─── Material to process

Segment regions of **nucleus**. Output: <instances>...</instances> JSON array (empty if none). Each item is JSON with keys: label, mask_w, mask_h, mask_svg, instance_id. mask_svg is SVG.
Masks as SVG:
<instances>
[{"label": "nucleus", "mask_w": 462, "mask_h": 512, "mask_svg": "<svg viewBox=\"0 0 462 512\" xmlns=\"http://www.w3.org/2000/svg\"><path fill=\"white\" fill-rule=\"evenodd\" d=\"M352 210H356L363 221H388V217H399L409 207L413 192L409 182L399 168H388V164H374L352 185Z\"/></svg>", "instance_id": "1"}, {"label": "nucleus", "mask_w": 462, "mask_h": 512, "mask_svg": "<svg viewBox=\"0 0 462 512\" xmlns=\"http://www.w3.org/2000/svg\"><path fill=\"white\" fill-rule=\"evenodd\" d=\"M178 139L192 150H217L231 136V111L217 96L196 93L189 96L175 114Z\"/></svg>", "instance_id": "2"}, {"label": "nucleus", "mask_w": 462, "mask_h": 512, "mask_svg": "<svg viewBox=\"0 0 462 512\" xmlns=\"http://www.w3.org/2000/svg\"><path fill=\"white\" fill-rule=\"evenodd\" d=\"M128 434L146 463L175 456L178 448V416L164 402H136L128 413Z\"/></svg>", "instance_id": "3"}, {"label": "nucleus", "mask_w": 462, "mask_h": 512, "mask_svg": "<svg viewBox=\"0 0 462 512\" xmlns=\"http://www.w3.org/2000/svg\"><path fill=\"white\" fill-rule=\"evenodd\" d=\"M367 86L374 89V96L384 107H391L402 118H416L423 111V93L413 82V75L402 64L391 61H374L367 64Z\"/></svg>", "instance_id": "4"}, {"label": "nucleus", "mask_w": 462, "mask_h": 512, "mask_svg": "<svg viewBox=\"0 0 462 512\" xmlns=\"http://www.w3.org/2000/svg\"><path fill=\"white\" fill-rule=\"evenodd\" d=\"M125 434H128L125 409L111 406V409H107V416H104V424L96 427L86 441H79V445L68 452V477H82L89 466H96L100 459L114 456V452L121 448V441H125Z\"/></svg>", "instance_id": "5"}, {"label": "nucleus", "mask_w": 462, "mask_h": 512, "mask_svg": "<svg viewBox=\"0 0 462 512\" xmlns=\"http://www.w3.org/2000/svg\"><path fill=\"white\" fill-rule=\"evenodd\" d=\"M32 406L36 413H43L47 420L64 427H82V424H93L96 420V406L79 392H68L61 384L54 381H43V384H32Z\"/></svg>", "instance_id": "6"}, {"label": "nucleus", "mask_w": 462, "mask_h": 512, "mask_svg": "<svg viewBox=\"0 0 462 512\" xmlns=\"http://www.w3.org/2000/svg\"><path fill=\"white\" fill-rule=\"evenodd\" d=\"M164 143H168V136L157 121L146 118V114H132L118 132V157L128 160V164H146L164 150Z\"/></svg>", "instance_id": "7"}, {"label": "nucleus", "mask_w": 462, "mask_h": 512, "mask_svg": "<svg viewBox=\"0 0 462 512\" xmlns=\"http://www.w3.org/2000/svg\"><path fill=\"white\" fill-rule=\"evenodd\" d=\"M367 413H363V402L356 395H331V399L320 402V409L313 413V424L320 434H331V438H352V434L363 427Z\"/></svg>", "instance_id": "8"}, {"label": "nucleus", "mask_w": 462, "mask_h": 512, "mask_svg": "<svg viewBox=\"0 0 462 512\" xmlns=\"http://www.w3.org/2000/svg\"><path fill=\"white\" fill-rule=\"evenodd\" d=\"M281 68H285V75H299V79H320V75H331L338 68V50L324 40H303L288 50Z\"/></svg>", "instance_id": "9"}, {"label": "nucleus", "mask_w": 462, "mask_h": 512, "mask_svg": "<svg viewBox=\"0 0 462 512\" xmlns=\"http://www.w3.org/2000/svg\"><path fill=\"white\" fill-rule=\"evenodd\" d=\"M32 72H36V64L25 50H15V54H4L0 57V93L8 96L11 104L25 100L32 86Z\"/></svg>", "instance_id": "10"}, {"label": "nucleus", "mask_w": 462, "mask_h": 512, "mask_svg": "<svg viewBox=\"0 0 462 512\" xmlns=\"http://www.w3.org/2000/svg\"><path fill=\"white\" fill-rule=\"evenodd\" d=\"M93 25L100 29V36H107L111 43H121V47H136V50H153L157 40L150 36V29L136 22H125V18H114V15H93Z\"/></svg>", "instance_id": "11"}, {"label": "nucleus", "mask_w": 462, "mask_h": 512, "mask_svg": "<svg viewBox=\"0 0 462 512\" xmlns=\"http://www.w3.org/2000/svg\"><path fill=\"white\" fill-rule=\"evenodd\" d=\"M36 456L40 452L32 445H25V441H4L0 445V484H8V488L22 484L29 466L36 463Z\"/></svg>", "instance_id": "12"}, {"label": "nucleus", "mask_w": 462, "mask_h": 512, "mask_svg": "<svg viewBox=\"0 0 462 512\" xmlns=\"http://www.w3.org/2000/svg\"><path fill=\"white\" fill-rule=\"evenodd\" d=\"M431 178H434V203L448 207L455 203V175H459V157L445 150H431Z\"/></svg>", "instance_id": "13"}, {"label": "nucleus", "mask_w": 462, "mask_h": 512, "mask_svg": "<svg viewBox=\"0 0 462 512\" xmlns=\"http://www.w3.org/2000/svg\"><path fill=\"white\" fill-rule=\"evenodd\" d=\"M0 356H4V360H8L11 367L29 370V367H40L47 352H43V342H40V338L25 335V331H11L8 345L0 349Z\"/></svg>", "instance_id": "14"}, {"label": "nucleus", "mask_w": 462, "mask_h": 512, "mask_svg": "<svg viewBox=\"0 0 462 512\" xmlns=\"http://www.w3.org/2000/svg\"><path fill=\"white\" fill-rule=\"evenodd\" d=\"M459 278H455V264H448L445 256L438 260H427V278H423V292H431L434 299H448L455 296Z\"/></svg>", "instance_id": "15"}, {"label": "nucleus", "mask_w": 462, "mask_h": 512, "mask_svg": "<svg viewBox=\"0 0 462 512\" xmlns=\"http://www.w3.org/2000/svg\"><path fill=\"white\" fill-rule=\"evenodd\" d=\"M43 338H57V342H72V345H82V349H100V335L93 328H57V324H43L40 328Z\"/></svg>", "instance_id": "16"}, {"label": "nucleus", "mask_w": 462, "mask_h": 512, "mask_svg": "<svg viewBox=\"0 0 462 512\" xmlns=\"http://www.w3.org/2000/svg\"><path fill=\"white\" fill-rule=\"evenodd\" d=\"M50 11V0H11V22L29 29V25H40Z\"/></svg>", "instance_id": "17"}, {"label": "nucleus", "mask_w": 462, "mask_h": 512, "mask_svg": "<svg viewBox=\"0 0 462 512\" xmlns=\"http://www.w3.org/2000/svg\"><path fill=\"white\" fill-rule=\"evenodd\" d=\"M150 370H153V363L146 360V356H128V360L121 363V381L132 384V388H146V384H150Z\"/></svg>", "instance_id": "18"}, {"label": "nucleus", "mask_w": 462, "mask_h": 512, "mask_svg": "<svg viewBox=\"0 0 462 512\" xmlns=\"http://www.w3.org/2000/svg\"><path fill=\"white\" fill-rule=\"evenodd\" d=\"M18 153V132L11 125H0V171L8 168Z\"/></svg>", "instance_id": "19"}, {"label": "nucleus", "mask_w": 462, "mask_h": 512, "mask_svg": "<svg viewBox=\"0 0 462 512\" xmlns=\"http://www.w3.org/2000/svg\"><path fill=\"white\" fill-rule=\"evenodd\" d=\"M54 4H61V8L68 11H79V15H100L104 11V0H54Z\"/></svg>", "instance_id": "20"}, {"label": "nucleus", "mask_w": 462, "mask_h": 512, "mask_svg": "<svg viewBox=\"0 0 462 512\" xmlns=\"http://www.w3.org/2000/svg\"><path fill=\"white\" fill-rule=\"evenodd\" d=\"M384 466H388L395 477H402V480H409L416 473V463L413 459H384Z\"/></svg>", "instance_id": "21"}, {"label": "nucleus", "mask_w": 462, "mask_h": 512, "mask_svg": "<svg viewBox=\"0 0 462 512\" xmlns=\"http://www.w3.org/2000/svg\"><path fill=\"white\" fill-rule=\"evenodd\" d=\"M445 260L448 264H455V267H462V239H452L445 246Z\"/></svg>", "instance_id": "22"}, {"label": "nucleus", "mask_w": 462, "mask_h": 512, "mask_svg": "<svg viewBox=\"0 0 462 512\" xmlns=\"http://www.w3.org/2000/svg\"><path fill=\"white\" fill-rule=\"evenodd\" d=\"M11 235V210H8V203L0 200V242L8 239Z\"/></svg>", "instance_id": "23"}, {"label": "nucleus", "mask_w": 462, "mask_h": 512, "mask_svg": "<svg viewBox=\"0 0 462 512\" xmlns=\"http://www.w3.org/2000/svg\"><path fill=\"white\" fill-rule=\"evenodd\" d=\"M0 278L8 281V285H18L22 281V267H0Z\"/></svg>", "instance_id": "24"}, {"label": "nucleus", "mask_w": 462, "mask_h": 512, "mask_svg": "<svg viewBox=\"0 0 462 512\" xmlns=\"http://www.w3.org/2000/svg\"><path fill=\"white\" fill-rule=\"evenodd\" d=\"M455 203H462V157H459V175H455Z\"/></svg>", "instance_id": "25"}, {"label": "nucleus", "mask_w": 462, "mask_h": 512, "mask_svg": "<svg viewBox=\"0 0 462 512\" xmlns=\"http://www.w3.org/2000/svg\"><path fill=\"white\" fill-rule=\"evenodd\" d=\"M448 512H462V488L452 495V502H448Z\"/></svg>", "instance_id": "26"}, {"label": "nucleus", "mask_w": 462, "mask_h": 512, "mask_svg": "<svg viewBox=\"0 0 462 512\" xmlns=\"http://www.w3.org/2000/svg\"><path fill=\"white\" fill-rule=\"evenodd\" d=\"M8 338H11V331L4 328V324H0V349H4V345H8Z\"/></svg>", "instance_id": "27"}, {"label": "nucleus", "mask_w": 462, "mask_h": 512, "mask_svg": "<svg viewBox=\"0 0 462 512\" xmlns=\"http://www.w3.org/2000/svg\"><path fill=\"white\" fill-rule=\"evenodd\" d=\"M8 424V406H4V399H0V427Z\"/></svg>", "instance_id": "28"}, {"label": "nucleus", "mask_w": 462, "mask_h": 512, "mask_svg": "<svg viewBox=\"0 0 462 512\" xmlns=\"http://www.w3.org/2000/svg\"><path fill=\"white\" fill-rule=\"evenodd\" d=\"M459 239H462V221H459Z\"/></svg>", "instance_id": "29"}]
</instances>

──────

Count the lines in the entries above that contain the string "instances". Reply with that number alone.

3